The Missing Piece in Complex Analytics: Low latency scalable model management and serving with Velox – Crankshaw et al. 2015.
Analytics at scale can be used to create statistical models for making predictions about the world, but once the data scientists and analysts have done their initial work and a model has been built and trained, it still remains to incorporate this into runtime systems (for example, for recommendations, targeted advertising, and other personalisations).
This otherwise productive focus on model training has overlooked a critical component of real-world analytics pipelines: namely, how are trained models actually deployed, served, and managed?
PMML may offer a partial solution, but the work of the Velox project from the Berkeley Data Analytics Stack (BDAS) goes deeper. Many users of BDAS (e.g. Yahoo!, Baidu, Alibaba, and Quantifind) created their own solutions to model serving and management. Velox was designed to fill the gap.
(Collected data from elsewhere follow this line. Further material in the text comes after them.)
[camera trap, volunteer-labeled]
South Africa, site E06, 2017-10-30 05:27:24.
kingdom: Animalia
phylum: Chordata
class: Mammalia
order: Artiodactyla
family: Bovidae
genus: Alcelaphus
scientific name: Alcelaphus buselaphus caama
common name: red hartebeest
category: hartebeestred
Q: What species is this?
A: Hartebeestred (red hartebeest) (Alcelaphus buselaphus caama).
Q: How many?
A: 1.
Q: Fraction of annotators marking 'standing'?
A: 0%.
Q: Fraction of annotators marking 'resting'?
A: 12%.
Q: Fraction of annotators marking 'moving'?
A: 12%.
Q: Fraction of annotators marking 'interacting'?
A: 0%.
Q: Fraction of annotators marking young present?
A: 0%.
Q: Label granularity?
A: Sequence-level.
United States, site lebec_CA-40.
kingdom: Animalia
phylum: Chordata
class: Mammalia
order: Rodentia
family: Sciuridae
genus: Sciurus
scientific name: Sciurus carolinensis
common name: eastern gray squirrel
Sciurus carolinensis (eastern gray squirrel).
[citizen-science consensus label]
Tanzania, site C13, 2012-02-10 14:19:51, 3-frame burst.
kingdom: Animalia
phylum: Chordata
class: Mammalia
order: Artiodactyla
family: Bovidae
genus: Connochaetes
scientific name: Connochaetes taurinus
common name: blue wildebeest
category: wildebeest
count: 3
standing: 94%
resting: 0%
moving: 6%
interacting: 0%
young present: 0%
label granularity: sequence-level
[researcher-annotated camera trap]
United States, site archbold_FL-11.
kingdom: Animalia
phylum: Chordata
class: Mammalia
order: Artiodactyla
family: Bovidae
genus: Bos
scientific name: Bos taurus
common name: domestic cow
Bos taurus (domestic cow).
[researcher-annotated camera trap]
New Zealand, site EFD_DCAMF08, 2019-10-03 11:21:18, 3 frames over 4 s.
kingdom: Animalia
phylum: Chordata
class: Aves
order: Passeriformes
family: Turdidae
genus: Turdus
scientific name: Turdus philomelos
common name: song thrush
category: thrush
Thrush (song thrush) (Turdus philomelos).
Specifically, Velox provides end-user applications with a low-latency, intuitive interface to models at scale, transforming the raw statistical models computed in Spark into full-blown, end-to-end data products.
Velox both exposes the model as a service for making low-latency predictions, and also keeps the model up to date with a range of incremental maintenance strategies. It can manage multiple models and identify when models are under-performing or need to be retrained:
Being able to identify when models need to be retrained, coordinating offline training, and updating the online models is essential to provide accurate predictions. Existing solutions typically bind together separate monitoring and management services with scripts to trigger retraining, often in an ad-hoc manner.
Velox comprises a model manager and a model predictor. The current implementation supports a family of personalized linear models based on matrix factorization, but new models and machine learning techniques can be added. A running example through the paper is based on a music recommendation system.
The feature parameters in conjunction with the feature function enable this simple model to incorporate a wide range of models including support vector machines, deep neural networks, and the latent factor model used to build our song recommendation service.
The model manager orchestrates the model lifecycle, collecting observations and model performance feedback; incrementally updating the user specific weights; continuously evaluating model performance; and offline retraining feature parameters when needed.
To simultaneously enable low latency learning and personalization while also supporting sophisticated models we divide the learning process into online and offline phases. The offline phase adjusts the feature parameters and can run infrequently because the feature parameters capture aggregate properties of the data and therefore evolve slowly. The online phase exploits the independence of the user weights and the linear structure of [the model] to permit lightweight conflict-free per user updates.
The offline phase runs in Spark and writes the results to Tachyon. The online learning phase runs continuously as new observations arrive.
While the precise form of the user model depends on the choice of error function (a configuration option) we restrict our attention to the widely used squared error in our initial prototype… which enables updating of the model weights in time quadratic in d (number of feature dimensions) using the Sherman-Morrison formula for rank-one updates.
(The Sherman-Morrison formula – I had to look it up).
What matters most is that “we were able to achieve acceptable latency for a range of feature dimensions d on a real-world collaborative filtering task.”
Model performance is assessed using several strategies:
- Velox maintains running per-user aggregates of errors associated with each model
- It also runs a cross-validation step during incremental user weights updates to assess generalization performance, and
- If the topK prediction API is used, bandit algorithms are employed to collect a pool of validation data not influenced by the model.
When the error rate on any of these metrics exceeds a pre-configured threshold, the model is retrained offline.
When it comes to making online predictions the main cost is evaluating the feature function. Velox caches the results of feature function evaluations, and also partitions and replicates materialized feature tables.
To distribute the load across a Velox cluster and reduce network data transfer, we exploit the fact that every prediction is associated with a specific user and partition W, the user weight vectors table, by uid. We then deploy a routing protocol for incoming user requests to ensure that they are served by the node containing the user’s model.
To bootstrap new users, a new user is simply assigned a recent estimate of the average of the existing user weight vectors.
When serving predictions, a contextual bandit algorithm assigns each item an uncertainty score in addition to its predicted score.
The algorithm improves models greedily by reducing uncertainty about predictions. To reduce the uncertainty in the model, the algorithm recommends the item with the best potential prediction score (i.e. the item with the max sum of score and uncertainty) as opposed to recommending the item with the absolute best prediction score.
This stops recommendations becoming a self-fulfilling prophecy and ensures that the search space is widened.
The team are actively pursuing several areas of future research within Velox. The code will be released as open source software (alpha) in early 2015.